Summary
Add a new CLI command vera context that exports a compact, token-budgeted summary of a Vera project's public API surface for consumption by LLM agents working on or with a codebase written in Vera.
Directly inspired by Aver's aver context command. Credit Szymon Teżewski's aver context design in the implementation, the commit message, and the CLI help text.
Why this fits Vera especially well
Every Vera function already carries mandatory, machine-readable contracts. The output for each public function looks like:
public fn safe_divide(@Int, @Int -> @Int)
requires(@Int.1 != 0)
ensures(@Int.result == @Int.0 / @Int.1)
effects(pure)
Four lines communicate: parameter types, preconditions, postconditions, and effects. An LLM reading this knows everything it needs to call the function correctly — no need to read the body. In a named-variable language you'd additionally need to convey parameter names and their semantic meaning. In Vera the types and contracts carry all of that.

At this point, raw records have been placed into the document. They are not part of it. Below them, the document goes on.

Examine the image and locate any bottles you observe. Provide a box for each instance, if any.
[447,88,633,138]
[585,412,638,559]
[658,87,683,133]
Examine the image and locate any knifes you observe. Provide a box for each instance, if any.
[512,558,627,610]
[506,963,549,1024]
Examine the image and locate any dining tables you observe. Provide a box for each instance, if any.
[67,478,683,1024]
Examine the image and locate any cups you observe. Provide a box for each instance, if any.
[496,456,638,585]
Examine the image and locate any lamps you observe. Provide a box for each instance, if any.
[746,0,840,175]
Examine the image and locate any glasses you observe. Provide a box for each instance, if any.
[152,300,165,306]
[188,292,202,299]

The De Bruijn slot notation makes signatures compact. The mandatory contracts make the summaries self-documenting. The effect system tells you at a glance whether a function does IO, HTTP, inference, or is pure.

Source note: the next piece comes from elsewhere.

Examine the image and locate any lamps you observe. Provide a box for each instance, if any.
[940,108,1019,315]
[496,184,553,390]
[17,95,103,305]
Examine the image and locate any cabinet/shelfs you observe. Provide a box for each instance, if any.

Aver's design (the reference)
From the Aver README context-export section:
Aver walks the dependency graph and emits a compact context summary: module intent, public signatures, effect declarations, verify samples, and decisions. The goal is not to dump the whole source tree; it is to export the contract-level view that another human or LLM needs first.
Key design details adopted here:
- Default:
--depth auto --budget 10kb — tries depth 0, 1, 2, … and keeps the deepest result that fits the byte budget.
- Budget as navigation primitive: the byte budget is a first-class parameter so an LLM can start with a small architecture map and zoom into specific modules rather than reading the whole tree.
- Graceful truncation: long verify examples are skipped rather than bloating the artefact. Selection metadata is embedded in the output so callers can see whether the export was truncated.
- Override controls:
--depth N and --depth unlimited bypass auto; --budget 24kb (etc.) raises the ceiling.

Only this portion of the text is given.